[occi-wg] Is OCCI the HTTP of Cloud Computing?
Sam Johnston
samj at samj.net
Wed May 6 18:57:45 CDT 2009
On Thu, May 7, 2009 at 1:17 AM, Tim Bray <Tim.Bray at sun.com> wrote:
> On May 6, 2009, at 1:44 PM, Alexis Richardson wrote:
>
> > Failure is a possibility and for this reason
> > we have set ourselves a very tight schedule so that if we fail we can
> > fail fast and the interoperability community can learn from our
> > findings.
>
> FWIW, I've never seen a non-trivial language/protocol/API/standard/
> whatever designed in less than a year, elapsed.
>
True. I've been working on the problem for about a year now so I guess that
counts for something, plus we're trying to find the consensus of a large and
growing number of existing APIs so we're not starting from scratch. If this
trivia doesn't derail us I'm expecting to have a rough spec and reference
implementation demo in place in time for my Europe tour starting Monday
week.
> > Cool - can you or they contribute some use cases please? We needs
> > dem use cases :-)
>
> Good point. We have internal ones, had actually never thought of
> publishing them. I'll see what I can do.
>
+1 that would be awesome - even if they're deidentified.
> >> They do not rely on interoperable models,
> >> they rely on agreement on what bytes I send you and what bytes you
> >> send me and what the meanings of the fields are. ....
> >
> > That sounds like a protocol mindset - consistent with your RFC comment
> > above. But is OCCI a protocol? Or is it an API? What are your
> > thoughts here?
>
> I don't understand the difference, to be honest.
>
> The problem is that when you say API people expect object models and
> methods, and history should have taught us that those are very
> difficult to make portable across networks.
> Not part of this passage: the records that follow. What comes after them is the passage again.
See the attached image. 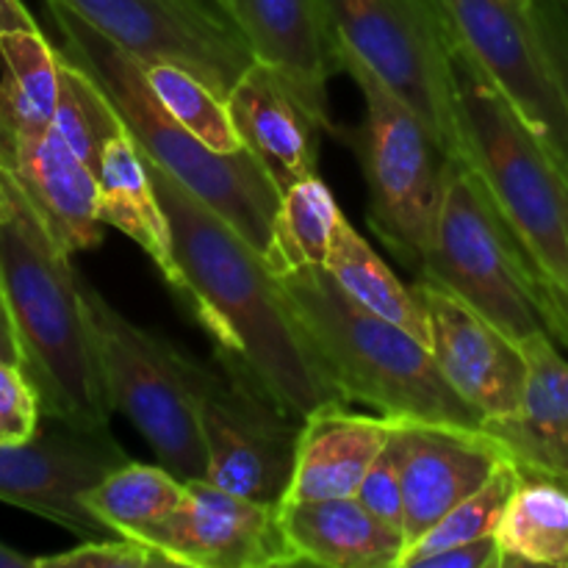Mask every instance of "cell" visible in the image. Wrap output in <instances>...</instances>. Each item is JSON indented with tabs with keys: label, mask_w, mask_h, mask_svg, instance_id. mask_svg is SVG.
<instances>
[{
	"label": "cell",
	"mask_w": 568,
	"mask_h": 568,
	"mask_svg": "<svg viewBox=\"0 0 568 568\" xmlns=\"http://www.w3.org/2000/svg\"><path fill=\"white\" fill-rule=\"evenodd\" d=\"M148 170L170 222L181 272L175 294L214 338L222 369L300 419L325 403H344L258 250L178 178L153 161Z\"/></svg>",
	"instance_id": "1"
},
{
	"label": "cell",
	"mask_w": 568,
	"mask_h": 568,
	"mask_svg": "<svg viewBox=\"0 0 568 568\" xmlns=\"http://www.w3.org/2000/svg\"><path fill=\"white\" fill-rule=\"evenodd\" d=\"M50 236L31 200L0 164V288L14 322L22 372L42 414L103 427L111 422L87 281Z\"/></svg>",
	"instance_id": "2"
},
{
	"label": "cell",
	"mask_w": 568,
	"mask_h": 568,
	"mask_svg": "<svg viewBox=\"0 0 568 568\" xmlns=\"http://www.w3.org/2000/svg\"><path fill=\"white\" fill-rule=\"evenodd\" d=\"M455 78L464 159L525 250L549 336L568 349V178L458 44Z\"/></svg>",
	"instance_id": "3"
},
{
	"label": "cell",
	"mask_w": 568,
	"mask_h": 568,
	"mask_svg": "<svg viewBox=\"0 0 568 568\" xmlns=\"http://www.w3.org/2000/svg\"><path fill=\"white\" fill-rule=\"evenodd\" d=\"M48 11L59 28L61 55L98 81L144 159L178 178L261 253L270 242L281 192L253 153L209 148L155 98L136 55L94 31L67 6L48 0Z\"/></svg>",
	"instance_id": "4"
},
{
	"label": "cell",
	"mask_w": 568,
	"mask_h": 568,
	"mask_svg": "<svg viewBox=\"0 0 568 568\" xmlns=\"http://www.w3.org/2000/svg\"><path fill=\"white\" fill-rule=\"evenodd\" d=\"M277 281L344 403L392 419L483 430V416L444 381L430 347L347 297L325 266Z\"/></svg>",
	"instance_id": "5"
},
{
	"label": "cell",
	"mask_w": 568,
	"mask_h": 568,
	"mask_svg": "<svg viewBox=\"0 0 568 568\" xmlns=\"http://www.w3.org/2000/svg\"><path fill=\"white\" fill-rule=\"evenodd\" d=\"M419 277L447 288L519 344L549 333L525 250L466 159H447Z\"/></svg>",
	"instance_id": "6"
},
{
	"label": "cell",
	"mask_w": 568,
	"mask_h": 568,
	"mask_svg": "<svg viewBox=\"0 0 568 568\" xmlns=\"http://www.w3.org/2000/svg\"><path fill=\"white\" fill-rule=\"evenodd\" d=\"M87 303L111 408L136 427L164 469L181 480L205 477L209 455L200 408L209 366L133 325L89 283Z\"/></svg>",
	"instance_id": "7"
},
{
	"label": "cell",
	"mask_w": 568,
	"mask_h": 568,
	"mask_svg": "<svg viewBox=\"0 0 568 568\" xmlns=\"http://www.w3.org/2000/svg\"><path fill=\"white\" fill-rule=\"evenodd\" d=\"M338 70L364 94V120L347 136L369 189V225L381 242L419 272L442 203L447 159L430 128L353 50L336 44Z\"/></svg>",
	"instance_id": "8"
},
{
	"label": "cell",
	"mask_w": 568,
	"mask_h": 568,
	"mask_svg": "<svg viewBox=\"0 0 568 568\" xmlns=\"http://www.w3.org/2000/svg\"><path fill=\"white\" fill-rule=\"evenodd\" d=\"M333 39L353 50L430 128L449 159H464L455 39L438 0H325Z\"/></svg>",
	"instance_id": "9"
},
{
	"label": "cell",
	"mask_w": 568,
	"mask_h": 568,
	"mask_svg": "<svg viewBox=\"0 0 568 568\" xmlns=\"http://www.w3.org/2000/svg\"><path fill=\"white\" fill-rule=\"evenodd\" d=\"M455 44L491 78L568 178V103L536 0H438Z\"/></svg>",
	"instance_id": "10"
},
{
	"label": "cell",
	"mask_w": 568,
	"mask_h": 568,
	"mask_svg": "<svg viewBox=\"0 0 568 568\" xmlns=\"http://www.w3.org/2000/svg\"><path fill=\"white\" fill-rule=\"evenodd\" d=\"M125 460L131 458L111 436V425L89 427L42 414L31 438L0 444V503L42 516L81 541L109 538L114 532L87 508V491Z\"/></svg>",
	"instance_id": "11"
},
{
	"label": "cell",
	"mask_w": 568,
	"mask_h": 568,
	"mask_svg": "<svg viewBox=\"0 0 568 568\" xmlns=\"http://www.w3.org/2000/svg\"><path fill=\"white\" fill-rule=\"evenodd\" d=\"M205 480L255 503L281 505L297 460L303 419L227 369H211L203 394Z\"/></svg>",
	"instance_id": "12"
},
{
	"label": "cell",
	"mask_w": 568,
	"mask_h": 568,
	"mask_svg": "<svg viewBox=\"0 0 568 568\" xmlns=\"http://www.w3.org/2000/svg\"><path fill=\"white\" fill-rule=\"evenodd\" d=\"M142 64L172 61L225 94L253 53L209 0H55Z\"/></svg>",
	"instance_id": "13"
},
{
	"label": "cell",
	"mask_w": 568,
	"mask_h": 568,
	"mask_svg": "<svg viewBox=\"0 0 568 568\" xmlns=\"http://www.w3.org/2000/svg\"><path fill=\"white\" fill-rule=\"evenodd\" d=\"M142 544L159 549L172 566L189 568H281L300 558L283 530L281 505L214 486L205 477L186 480L175 514L155 525Z\"/></svg>",
	"instance_id": "14"
},
{
	"label": "cell",
	"mask_w": 568,
	"mask_h": 568,
	"mask_svg": "<svg viewBox=\"0 0 568 568\" xmlns=\"http://www.w3.org/2000/svg\"><path fill=\"white\" fill-rule=\"evenodd\" d=\"M414 294L427 316V347L453 392L483 422L519 414L527 383L521 344L427 277L414 283Z\"/></svg>",
	"instance_id": "15"
},
{
	"label": "cell",
	"mask_w": 568,
	"mask_h": 568,
	"mask_svg": "<svg viewBox=\"0 0 568 568\" xmlns=\"http://www.w3.org/2000/svg\"><path fill=\"white\" fill-rule=\"evenodd\" d=\"M405 491V552L469 494L486 486L510 460L503 444L486 430L436 422L399 419Z\"/></svg>",
	"instance_id": "16"
},
{
	"label": "cell",
	"mask_w": 568,
	"mask_h": 568,
	"mask_svg": "<svg viewBox=\"0 0 568 568\" xmlns=\"http://www.w3.org/2000/svg\"><path fill=\"white\" fill-rule=\"evenodd\" d=\"M227 105L244 150L264 166L277 192L320 175V144L327 125L281 70L253 59L227 92Z\"/></svg>",
	"instance_id": "17"
},
{
	"label": "cell",
	"mask_w": 568,
	"mask_h": 568,
	"mask_svg": "<svg viewBox=\"0 0 568 568\" xmlns=\"http://www.w3.org/2000/svg\"><path fill=\"white\" fill-rule=\"evenodd\" d=\"M214 6L253 59L281 70L331 131L327 81L338 64L325 0H214Z\"/></svg>",
	"instance_id": "18"
},
{
	"label": "cell",
	"mask_w": 568,
	"mask_h": 568,
	"mask_svg": "<svg viewBox=\"0 0 568 568\" xmlns=\"http://www.w3.org/2000/svg\"><path fill=\"white\" fill-rule=\"evenodd\" d=\"M6 170L67 253H83L103 242L98 175L55 128L14 136V159Z\"/></svg>",
	"instance_id": "19"
},
{
	"label": "cell",
	"mask_w": 568,
	"mask_h": 568,
	"mask_svg": "<svg viewBox=\"0 0 568 568\" xmlns=\"http://www.w3.org/2000/svg\"><path fill=\"white\" fill-rule=\"evenodd\" d=\"M394 427L392 416L353 414L338 399L311 410L300 427L297 460L283 503L355 497Z\"/></svg>",
	"instance_id": "20"
},
{
	"label": "cell",
	"mask_w": 568,
	"mask_h": 568,
	"mask_svg": "<svg viewBox=\"0 0 568 568\" xmlns=\"http://www.w3.org/2000/svg\"><path fill=\"white\" fill-rule=\"evenodd\" d=\"M527 383L519 414L483 422L510 460L527 469L549 471L568 480V361L549 333L521 342Z\"/></svg>",
	"instance_id": "21"
},
{
	"label": "cell",
	"mask_w": 568,
	"mask_h": 568,
	"mask_svg": "<svg viewBox=\"0 0 568 568\" xmlns=\"http://www.w3.org/2000/svg\"><path fill=\"white\" fill-rule=\"evenodd\" d=\"M283 530L300 564L325 568H399L403 532L388 527L355 497L283 503Z\"/></svg>",
	"instance_id": "22"
},
{
	"label": "cell",
	"mask_w": 568,
	"mask_h": 568,
	"mask_svg": "<svg viewBox=\"0 0 568 568\" xmlns=\"http://www.w3.org/2000/svg\"><path fill=\"white\" fill-rule=\"evenodd\" d=\"M98 186L100 222L116 227L131 242H136L159 266L166 286L175 292L181 272H178L175 250H172L170 222L150 181L148 161L128 128L105 144L98 166Z\"/></svg>",
	"instance_id": "23"
},
{
	"label": "cell",
	"mask_w": 568,
	"mask_h": 568,
	"mask_svg": "<svg viewBox=\"0 0 568 568\" xmlns=\"http://www.w3.org/2000/svg\"><path fill=\"white\" fill-rule=\"evenodd\" d=\"M497 541L503 552V568H568L566 477L519 466V483L497 527Z\"/></svg>",
	"instance_id": "24"
},
{
	"label": "cell",
	"mask_w": 568,
	"mask_h": 568,
	"mask_svg": "<svg viewBox=\"0 0 568 568\" xmlns=\"http://www.w3.org/2000/svg\"><path fill=\"white\" fill-rule=\"evenodd\" d=\"M0 114L11 136L53 128L61 89L59 48L42 28L0 33Z\"/></svg>",
	"instance_id": "25"
},
{
	"label": "cell",
	"mask_w": 568,
	"mask_h": 568,
	"mask_svg": "<svg viewBox=\"0 0 568 568\" xmlns=\"http://www.w3.org/2000/svg\"><path fill=\"white\" fill-rule=\"evenodd\" d=\"M342 220V209L320 175L294 183L281 194L270 242L261 250L266 270L275 277H286L325 266Z\"/></svg>",
	"instance_id": "26"
},
{
	"label": "cell",
	"mask_w": 568,
	"mask_h": 568,
	"mask_svg": "<svg viewBox=\"0 0 568 568\" xmlns=\"http://www.w3.org/2000/svg\"><path fill=\"white\" fill-rule=\"evenodd\" d=\"M325 270L331 272L333 281L338 283L347 297L364 305L372 314L394 322L403 331L414 333L419 342H430L427 331V316L422 303L416 300L414 286H405L392 266L375 253L369 242L353 227V222L344 216L338 225L336 239H333L331 255H327Z\"/></svg>",
	"instance_id": "27"
},
{
	"label": "cell",
	"mask_w": 568,
	"mask_h": 568,
	"mask_svg": "<svg viewBox=\"0 0 568 568\" xmlns=\"http://www.w3.org/2000/svg\"><path fill=\"white\" fill-rule=\"evenodd\" d=\"M186 494V480L172 475L164 466H148L125 460L111 469L103 480L87 491V508L109 527L114 536L142 538L155 525L175 514Z\"/></svg>",
	"instance_id": "28"
},
{
	"label": "cell",
	"mask_w": 568,
	"mask_h": 568,
	"mask_svg": "<svg viewBox=\"0 0 568 568\" xmlns=\"http://www.w3.org/2000/svg\"><path fill=\"white\" fill-rule=\"evenodd\" d=\"M144 75H148L155 98L170 109V114L181 125H186L194 136L203 139L209 148L220 150V153H236L244 148L227 98L216 92L211 83L172 61L144 64Z\"/></svg>",
	"instance_id": "29"
},
{
	"label": "cell",
	"mask_w": 568,
	"mask_h": 568,
	"mask_svg": "<svg viewBox=\"0 0 568 568\" xmlns=\"http://www.w3.org/2000/svg\"><path fill=\"white\" fill-rule=\"evenodd\" d=\"M53 128L87 161L94 175H98L100 155H103L105 144L116 133L125 131V122L116 114L103 89L98 87V81L87 70L64 59V55H61V89Z\"/></svg>",
	"instance_id": "30"
},
{
	"label": "cell",
	"mask_w": 568,
	"mask_h": 568,
	"mask_svg": "<svg viewBox=\"0 0 568 568\" xmlns=\"http://www.w3.org/2000/svg\"><path fill=\"white\" fill-rule=\"evenodd\" d=\"M519 483V466L514 460H505L486 486L477 488L475 494L455 505L453 510L442 516L408 552L399 560V568H419V564L430 555L444 552L458 544L477 541V538L497 536V527L503 521L505 508H508L514 488Z\"/></svg>",
	"instance_id": "31"
},
{
	"label": "cell",
	"mask_w": 568,
	"mask_h": 568,
	"mask_svg": "<svg viewBox=\"0 0 568 568\" xmlns=\"http://www.w3.org/2000/svg\"><path fill=\"white\" fill-rule=\"evenodd\" d=\"M399 425V419H397ZM361 505L377 519L386 521L388 527L403 532L405 525V491H403V444H399L397 427H394L392 438L377 455L375 464L369 466L366 477L361 480L358 494H355ZM405 538V536H403Z\"/></svg>",
	"instance_id": "32"
},
{
	"label": "cell",
	"mask_w": 568,
	"mask_h": 568,
	"mask_svg": "<svg viewBox=\"0 0 568 568\" xmlns=\"http://www.w3.org/2000/svg\"><path fill=\"white\" fill-rule=\"evenodd\" d=\"M172 566L166 555L148 544L131 541L122 536L109 538H87L81 547H72L67 552L48 555V558H33V568H155Z\"/></svg>",
	"instance_id": "33"
},
{
	"label": "cell",
	"mask_w": 568,
	"mask_h": 568,
	"mask_svg": "<svg viewBox=\"0 0 568 568\" xmlns=\"http://www.w3.org/2000/svg\"><path fill=\"white\" fill-rule=\"evenodd\" d=\"M42 422L37 388L26 372L0 358V444H20L37 433Z\"/></svg>",
	"instance_id": "34"
},
{
	"label": "cell",
	"mask_w": 568,
	"mask_h": 568,
	"mask_svg": "<svg viewBox=\"0 0 568 568\" xmlns=\"http://www.w3.org/2000/svg\"><path fill=\"white\" fill-rule=\"evenodd\" d=\"M419 568H503V552L497 536H486L430 555Z\"/></svg>",
	"instance_id": "35"
},
{
	"label": "cell",
	"mask_w": 568,
	"mask_h": 568,
	"mask_svg": "<svg viewBox=\"0 0 568 568\" xmlns=\"http://www.w3.org/2000/svg\"><path fill=\"white\" fill-rule=\"evenodd\" d=\"M536 17L538 28H541V37L547 42L549 55H552V64L558 70L560 87H564L566 103H568V14L560 9L547 3H538L536 0Z\"/></svg>",
	"instance_id": "36"
},
{
	"label": "cell",
	"mask_w": 568,
	"mask_h": 568,
	"mask_svg": "<svg viewBox=\"0 0 568 568\" xmlns=\"http://www.w3.org/2000/svg\"><path fill=\"white\" fill-rule=\"evenodd\" d=\"M0 358L11 361V364H17V366L22 364L20 342H17L14 322H11L9 305H6V297H3V288H0Z\"/></svg>",
	"instance_id": "37"
},
{
	"label": "cell",
	"mask_w": 568,
	"mask_h": 568,
	"mask_svg": "<svg viewBox=\"0 0 568 568\" xmlns=\"http://www.w3.org/2000/svg\"><path fill=\"white\" fill-rule=\"evenodd\" d=\"M20 28H39L37 17L22 0H0V33L20 31Z\"/></svg>",
	"instance_id": "38"
},
{
	"label": "cell",
	"mask_w": 568,
	"mask_h": 568,
	"mask_svg": "<svg viewBox=\"0 0 568 568\" xmlns=\"http://www.w3.org/2000/svg\"><path fill=\"white\" fill-rule=\"evenodd\" d=\"M0 568H33V558L0 544Z\"/></svg>",
	"instance_id": "39"
},
{
	"label": "cell",
	"mask_w": 568,
	"mask_h": 568,
	"mask_svg": "<svg viewBox=\"0 0 568 568\" xmlns=\"http://www.w3.org/2000/svg\"><path fill=\"white\" fill-rule=\"evenodd\" d=\"M11 159H14V136H11L9 125H6L3 114H0V164L11 166Z\"/></svg>",
	"instance_id": "40"
},
{
	"label": "cell",
	"mask_w": 568,
	"mask_h": 568,
	"mask_svg": "<svg viewBox=\"0 0 568 568\" xmlns=\"http://www.w3.org/2000/svg\"><path fill=\"white\" fill-rule=\"evenodd\" d=\"M209 3H214V0H209Z\"/></svg>",
	"instance_id": "41"
}]
</instances>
I confess to having a
> protocol mindset since I'm a Web guy.
>
I can see some value in running a knife down the middle... hence the talk
about OCCI Core vs OCCI IaaS - where the former is a protocol ala HTTP
(actually based on HTTP + Atom + magic fairy dust for search, caching, etc.)
and the latter more an API that animates the resources with
controllers/actuators, network and storage links, attributes, etc.
> More generally: What is the right way to make a cloud interface more
> > like a protocol?
>
> My opinion: Be RESTful, to the extent possible.
>
Agreed, no point redoing what HTTP's already done.
> > How would you recommend we deal with cases where XML is well supported
> > but JSON is not well known?
> >
> > * .NET
> > * Many 'enterprises'
>
> Hmm... if you're in Java or Python or Ruby or of course JavaScript,
> it's super-easy to consume and generate JSON. If C# & friends are
> behind in this respect I can't see it staying that way for very long,
> my impression is that those guys are serious about keeping up with the
> joneses.
>
There's some ASP.NET stuff and some 3rd party stuff but it's certainly not
burnt into the DNA like XML is.
> > If we 'went with JSON' then would it be plausible to have XML adaptors
> > for non-JSON settings?
>
> Specifying the mapping is extra work. I suggest that YAGNI.
>
I'll check it out.
> > What about plain text - any view on that?
>
> Well, in our API, it turned out that the things we wanted to send back
> and forth were numbers, labels, lists and hashes. Without exception.
> JSON had everything we needed built-in and nothing we didn't need.
>
> > Do you think Atom is a bad thing for our use cases?
>
> I'm not sure; I enumerated the things that I think would make Atom
> attractive. For our use cases in the Sun API, it didn't seem like a
> terribly good match.
>
I definitely want us all to be on the same wavelength whatever we end up
doing, but I also want to avoid closing doors unnecessarily (e.g. for
enterprise/private cloud deployments). Sun Cloud API does look particularly
good for public cloud (certainly better than the incumbent).